12. Aspek Wealth Creation.

Jual-beli menghasilkan apa yang dinamakan sebagai “Creation of Wealth” artinya menambahkan kekayaan baru pada asset yang telah wujud, sehingga menimbulkan perkembangan ekonomi atau “Economic Growth” yang sangat jelas dapat dirasakan. Hal ini karena asset atau object yang diperjualbelikan lebih dahulu diusahakan ataupun dibuat sehingga menimbulkan added value bagi komoditas tertentu.

Contohnya: bila ada sepotong kayu balok yang harganya Rp500.000,- kemudian dibelah dijadikan papan dan diserut dijadikan sebuah meja dengan hiasan ukiran dan siap dijual dengan harga Rp1.500.000,-

*1 Perbedaan Jual Beli (Bank Syariah) dan Pinjaman Ribawi (Bank Konvensional)

H.A Nuryadi Asmawi, MA dari Muamalat Institute - Bank Muamalat Indonesia.

* Qard/Loan artinya meminjamkan harta baik berupa uang atau barang untuk dimanfaatkan dan akan dikembalikan seperti sediakala pada waktu yang disepakati.












2. Sedang tambahan disini disebut al-Riba (interest/bunga) karena tidak ada penyeimbang seperti resiko usaha yang telah dilakukan; tidak rasional dan tidak fair.

- Si Creditor sengaja melemparkan resiko usaha dan kerja kepada si Debtor, dan sebaliknya meminta tambahan atas dana yang dipinjamkannya tersebut.

- Sedangkan beban bunga sewaktu-waktu dapat berubah sesuai dengan bunga pasar dan jika angsuran hutang tidak dapat ditunaikan, maka ia akan menjadi bagian dari pokok yang melahirkan beban bunga yang lebih besar sehingga timbul bunga berbunga (compound interest).


3. Pertukaran Uang dengan Uang (Dayn bi Dayn), sehingga tidak boleh ada tambahan (kelebihan) yang diterima salah satu pihak. Menurut kaedah Syariah:

كل قرض جر نفعا فهو ربا

Artinya: “Setiap transaksi pinjam meminjam yang mendatangkan tambahan manfaat, maka tambahan tersebut adalah riba”.

KUMPULAN DATA ITEM
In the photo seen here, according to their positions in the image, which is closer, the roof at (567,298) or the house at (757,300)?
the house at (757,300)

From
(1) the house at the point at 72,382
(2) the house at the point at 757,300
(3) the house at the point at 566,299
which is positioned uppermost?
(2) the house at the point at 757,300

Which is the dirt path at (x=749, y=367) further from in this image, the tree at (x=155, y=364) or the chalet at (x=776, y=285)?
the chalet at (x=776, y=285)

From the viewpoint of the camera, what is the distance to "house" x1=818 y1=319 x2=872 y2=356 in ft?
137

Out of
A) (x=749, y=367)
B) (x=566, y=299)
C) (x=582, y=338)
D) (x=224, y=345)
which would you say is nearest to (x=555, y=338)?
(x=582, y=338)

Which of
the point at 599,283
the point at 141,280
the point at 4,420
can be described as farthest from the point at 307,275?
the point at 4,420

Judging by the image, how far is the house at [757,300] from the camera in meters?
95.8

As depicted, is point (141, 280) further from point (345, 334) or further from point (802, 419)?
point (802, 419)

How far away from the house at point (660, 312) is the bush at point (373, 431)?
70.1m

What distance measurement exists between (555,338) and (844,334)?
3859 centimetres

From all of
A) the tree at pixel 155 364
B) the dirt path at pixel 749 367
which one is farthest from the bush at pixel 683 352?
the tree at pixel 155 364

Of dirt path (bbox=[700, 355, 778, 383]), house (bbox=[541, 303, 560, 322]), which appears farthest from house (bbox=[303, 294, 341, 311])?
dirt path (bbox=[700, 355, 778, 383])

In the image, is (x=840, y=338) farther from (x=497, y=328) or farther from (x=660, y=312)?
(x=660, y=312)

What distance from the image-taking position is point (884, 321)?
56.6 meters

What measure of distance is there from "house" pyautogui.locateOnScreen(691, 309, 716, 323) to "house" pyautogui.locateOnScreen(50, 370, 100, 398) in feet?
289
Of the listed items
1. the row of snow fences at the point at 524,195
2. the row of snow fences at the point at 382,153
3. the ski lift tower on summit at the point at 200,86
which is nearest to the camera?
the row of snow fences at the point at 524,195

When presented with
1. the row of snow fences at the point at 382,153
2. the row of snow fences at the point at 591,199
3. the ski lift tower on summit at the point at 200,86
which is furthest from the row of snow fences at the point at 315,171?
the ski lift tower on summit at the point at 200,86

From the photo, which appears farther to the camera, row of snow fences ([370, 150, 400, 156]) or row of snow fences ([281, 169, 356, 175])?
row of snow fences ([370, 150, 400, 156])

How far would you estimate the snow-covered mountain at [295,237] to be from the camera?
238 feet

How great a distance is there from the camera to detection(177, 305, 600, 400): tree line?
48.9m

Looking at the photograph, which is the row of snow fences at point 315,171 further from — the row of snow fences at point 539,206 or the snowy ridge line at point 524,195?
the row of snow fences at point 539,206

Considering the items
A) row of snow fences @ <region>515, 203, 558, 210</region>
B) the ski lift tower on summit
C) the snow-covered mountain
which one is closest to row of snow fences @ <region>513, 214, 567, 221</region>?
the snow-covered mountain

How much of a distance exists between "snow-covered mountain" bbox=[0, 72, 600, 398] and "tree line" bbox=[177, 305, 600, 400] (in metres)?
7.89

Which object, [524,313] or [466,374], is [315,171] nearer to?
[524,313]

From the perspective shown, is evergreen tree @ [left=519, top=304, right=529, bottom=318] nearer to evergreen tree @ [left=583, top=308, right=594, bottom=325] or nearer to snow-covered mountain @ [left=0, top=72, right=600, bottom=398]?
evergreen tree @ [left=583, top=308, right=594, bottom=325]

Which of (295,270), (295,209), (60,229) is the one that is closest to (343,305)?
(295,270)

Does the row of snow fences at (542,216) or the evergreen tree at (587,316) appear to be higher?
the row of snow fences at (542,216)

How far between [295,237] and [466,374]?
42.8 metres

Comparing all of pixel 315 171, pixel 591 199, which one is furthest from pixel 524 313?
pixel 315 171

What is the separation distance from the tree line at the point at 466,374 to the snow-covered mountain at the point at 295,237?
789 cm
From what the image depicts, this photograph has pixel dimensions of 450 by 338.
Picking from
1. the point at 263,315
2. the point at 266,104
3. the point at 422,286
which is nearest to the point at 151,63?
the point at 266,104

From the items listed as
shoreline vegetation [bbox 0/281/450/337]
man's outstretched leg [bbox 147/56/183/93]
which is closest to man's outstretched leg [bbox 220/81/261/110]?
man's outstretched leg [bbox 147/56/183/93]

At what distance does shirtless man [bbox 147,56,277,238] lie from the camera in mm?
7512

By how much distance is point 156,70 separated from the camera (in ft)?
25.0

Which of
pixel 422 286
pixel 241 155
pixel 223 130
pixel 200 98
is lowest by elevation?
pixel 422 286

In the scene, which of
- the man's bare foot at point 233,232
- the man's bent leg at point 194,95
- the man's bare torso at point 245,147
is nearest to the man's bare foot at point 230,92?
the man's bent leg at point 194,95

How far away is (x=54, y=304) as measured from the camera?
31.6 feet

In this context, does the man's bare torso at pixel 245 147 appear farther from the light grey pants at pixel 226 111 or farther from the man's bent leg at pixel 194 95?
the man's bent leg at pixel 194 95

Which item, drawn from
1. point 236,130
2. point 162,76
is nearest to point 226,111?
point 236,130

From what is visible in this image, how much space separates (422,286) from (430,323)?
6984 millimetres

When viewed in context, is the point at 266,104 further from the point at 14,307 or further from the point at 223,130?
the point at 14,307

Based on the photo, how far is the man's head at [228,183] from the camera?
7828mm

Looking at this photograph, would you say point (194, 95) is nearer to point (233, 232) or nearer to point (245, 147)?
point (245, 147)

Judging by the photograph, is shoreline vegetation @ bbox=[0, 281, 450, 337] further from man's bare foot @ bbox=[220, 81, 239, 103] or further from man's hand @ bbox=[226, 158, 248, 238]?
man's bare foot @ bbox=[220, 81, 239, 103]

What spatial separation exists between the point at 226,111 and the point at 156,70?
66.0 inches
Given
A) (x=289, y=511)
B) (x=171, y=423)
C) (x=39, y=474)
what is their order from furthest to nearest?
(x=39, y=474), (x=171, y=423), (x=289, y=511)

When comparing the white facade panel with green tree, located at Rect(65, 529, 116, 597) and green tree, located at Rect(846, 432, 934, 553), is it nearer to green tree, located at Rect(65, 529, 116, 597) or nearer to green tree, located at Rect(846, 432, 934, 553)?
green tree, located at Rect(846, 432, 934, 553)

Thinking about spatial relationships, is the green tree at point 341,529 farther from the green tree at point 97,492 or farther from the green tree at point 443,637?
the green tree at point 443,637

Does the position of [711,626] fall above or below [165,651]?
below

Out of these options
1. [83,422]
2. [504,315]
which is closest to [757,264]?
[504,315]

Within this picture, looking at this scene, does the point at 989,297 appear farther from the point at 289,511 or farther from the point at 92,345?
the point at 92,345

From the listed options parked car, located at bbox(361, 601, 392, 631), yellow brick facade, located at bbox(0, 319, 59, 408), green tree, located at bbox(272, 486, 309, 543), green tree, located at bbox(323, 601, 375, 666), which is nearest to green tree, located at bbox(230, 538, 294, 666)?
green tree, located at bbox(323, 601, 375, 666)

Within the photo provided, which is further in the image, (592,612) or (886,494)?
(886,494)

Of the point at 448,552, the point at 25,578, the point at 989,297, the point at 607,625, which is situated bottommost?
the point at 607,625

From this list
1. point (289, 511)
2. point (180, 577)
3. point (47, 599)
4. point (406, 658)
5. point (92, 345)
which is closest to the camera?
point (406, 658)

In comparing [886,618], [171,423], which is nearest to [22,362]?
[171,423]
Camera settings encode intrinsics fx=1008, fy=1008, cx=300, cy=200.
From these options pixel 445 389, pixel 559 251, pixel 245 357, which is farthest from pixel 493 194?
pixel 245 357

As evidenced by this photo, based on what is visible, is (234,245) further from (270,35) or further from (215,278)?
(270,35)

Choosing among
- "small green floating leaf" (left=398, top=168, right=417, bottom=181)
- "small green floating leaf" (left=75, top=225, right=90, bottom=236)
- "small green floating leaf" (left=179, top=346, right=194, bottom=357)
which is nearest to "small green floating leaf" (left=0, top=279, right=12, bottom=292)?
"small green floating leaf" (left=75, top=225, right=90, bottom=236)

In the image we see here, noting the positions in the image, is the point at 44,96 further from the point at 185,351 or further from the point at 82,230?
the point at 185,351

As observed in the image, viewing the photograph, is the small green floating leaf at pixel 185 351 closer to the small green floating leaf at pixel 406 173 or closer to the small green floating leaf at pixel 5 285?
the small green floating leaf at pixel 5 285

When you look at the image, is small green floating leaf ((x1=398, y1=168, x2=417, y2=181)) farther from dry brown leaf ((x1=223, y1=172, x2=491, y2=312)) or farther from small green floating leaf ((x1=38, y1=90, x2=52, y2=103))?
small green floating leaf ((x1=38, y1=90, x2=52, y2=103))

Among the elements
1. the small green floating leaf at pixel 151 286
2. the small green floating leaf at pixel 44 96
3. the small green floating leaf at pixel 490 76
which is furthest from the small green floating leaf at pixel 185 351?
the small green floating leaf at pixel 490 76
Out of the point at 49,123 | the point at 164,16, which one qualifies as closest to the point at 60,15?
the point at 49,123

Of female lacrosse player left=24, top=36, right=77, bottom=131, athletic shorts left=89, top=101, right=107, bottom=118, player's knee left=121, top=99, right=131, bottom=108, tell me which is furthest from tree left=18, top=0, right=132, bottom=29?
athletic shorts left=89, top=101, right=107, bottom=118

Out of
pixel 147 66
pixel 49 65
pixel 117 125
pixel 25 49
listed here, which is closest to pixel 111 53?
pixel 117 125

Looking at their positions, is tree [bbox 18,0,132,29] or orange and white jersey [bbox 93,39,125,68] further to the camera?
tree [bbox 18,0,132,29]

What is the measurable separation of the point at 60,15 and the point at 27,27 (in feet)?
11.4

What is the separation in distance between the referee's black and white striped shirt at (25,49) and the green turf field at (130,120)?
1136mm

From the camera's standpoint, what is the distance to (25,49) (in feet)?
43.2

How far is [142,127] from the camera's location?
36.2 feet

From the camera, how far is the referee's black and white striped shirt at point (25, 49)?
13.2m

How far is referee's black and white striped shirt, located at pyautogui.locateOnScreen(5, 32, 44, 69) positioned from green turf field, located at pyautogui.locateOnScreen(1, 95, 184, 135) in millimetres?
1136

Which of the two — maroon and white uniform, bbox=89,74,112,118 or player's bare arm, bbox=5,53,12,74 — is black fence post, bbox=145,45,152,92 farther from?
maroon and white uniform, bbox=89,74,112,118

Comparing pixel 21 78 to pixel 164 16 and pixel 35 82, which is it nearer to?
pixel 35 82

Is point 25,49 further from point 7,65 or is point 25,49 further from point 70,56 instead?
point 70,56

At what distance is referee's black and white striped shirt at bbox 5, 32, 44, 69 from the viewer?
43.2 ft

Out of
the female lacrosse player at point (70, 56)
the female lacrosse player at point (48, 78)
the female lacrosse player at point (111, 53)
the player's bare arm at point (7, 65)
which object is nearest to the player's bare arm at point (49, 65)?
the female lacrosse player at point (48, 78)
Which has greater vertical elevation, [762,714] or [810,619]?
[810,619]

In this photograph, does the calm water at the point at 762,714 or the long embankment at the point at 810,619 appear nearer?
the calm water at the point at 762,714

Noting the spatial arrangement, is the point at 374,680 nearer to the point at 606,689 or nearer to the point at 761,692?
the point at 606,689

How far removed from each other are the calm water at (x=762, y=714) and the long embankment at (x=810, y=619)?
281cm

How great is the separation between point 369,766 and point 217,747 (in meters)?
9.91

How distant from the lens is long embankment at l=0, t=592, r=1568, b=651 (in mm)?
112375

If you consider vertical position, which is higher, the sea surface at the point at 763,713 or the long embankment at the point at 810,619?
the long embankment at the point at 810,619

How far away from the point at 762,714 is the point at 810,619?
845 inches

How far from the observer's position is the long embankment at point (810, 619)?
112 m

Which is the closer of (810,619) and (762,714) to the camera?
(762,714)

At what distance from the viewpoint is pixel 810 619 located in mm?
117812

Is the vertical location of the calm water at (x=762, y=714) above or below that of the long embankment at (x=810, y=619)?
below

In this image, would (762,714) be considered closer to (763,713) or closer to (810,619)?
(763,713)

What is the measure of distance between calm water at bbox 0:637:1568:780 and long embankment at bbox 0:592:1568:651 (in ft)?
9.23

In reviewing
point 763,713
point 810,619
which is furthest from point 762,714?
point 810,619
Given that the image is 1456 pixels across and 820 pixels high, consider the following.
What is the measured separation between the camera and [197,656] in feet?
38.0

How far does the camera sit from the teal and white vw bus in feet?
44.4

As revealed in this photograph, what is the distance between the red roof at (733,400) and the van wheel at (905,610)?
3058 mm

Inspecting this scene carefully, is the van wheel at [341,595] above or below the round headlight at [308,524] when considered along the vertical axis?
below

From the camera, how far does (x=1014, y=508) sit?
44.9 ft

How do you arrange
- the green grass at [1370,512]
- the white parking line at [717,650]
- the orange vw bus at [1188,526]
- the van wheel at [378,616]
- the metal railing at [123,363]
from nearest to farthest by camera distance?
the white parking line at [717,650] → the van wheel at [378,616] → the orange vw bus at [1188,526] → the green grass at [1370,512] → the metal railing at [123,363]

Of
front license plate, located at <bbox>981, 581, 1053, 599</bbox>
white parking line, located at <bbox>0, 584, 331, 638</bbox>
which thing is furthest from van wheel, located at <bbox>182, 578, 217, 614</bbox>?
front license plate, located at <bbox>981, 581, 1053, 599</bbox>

YANG PERLU DILAKUKAN
A - Jawab pertanyaan berikut berdasarkan kutipan sumber:
(i) Berapa harga jual meja berukir dalam contoh?
(ii) Apa sebutan untuk tambahan yang tidak memiliki penyeimbang?
(iii) Apa yang timbul jika angsuran utang tidak dapat ditunaikan?
B - Menurut kutipan sumber, mengapa tambahan dalam pinjaman disebut al-Riba? Jelaskan dalam satu sampai tiga kalimat.
C - Tolong salin kata demi kata seluruh bagian kutipan sumber mulai dari "Jual-beli menghasilkan apa" sampai ke "Ribawi (Bank Konvensional)".

HASIL YANG DIHARAPKAN
A -
(i) Rp1.500.000,-
(ii) Al-Riba (interest/bunga).
(iii) Bunga berbunga (compound interest). Angsuran yang tidak tertunaikan menjadi bagian dari pokok, lalu melahirkan beban bunga yang lebih besar.

B - Tambahan itu disebut al-Riba karena tidak ada penyeimbang seperti risiko usaha yang telah dilakukan. Karena itu, tambahan tersebut dinilai tidak rasional dan tidak fair.

C -
Jual-beli menghasilkan apa yang dinamakan sebagai “Creation of Wealth” artinya menambahkan kekayaan baru pada asset yang telah wujud, sehingga menimbulkan perkembangan ekonomi atau “Economic Growth” yang sangat jelas dapat dirasakan. Hal ini karena asset atau object yang diperjualbelikan lebih dahulu diusahakan ataupun dibuat sehingga menimbulkan added value bagi komoditas tertentu.

Contohnya: bila ada sepotong kayu balok yang harganya Rp500.000,- kemudian dibelah dijadikan papan dan diserut dijadikan sebuah meja dengan hiasan ukiran dan siap dijual dengan harga Rp1.500.000,-

*1 Perbedaan Jual Beli (Bank Syariah) dan Pinjaman Ribawi (Bank Konvensional)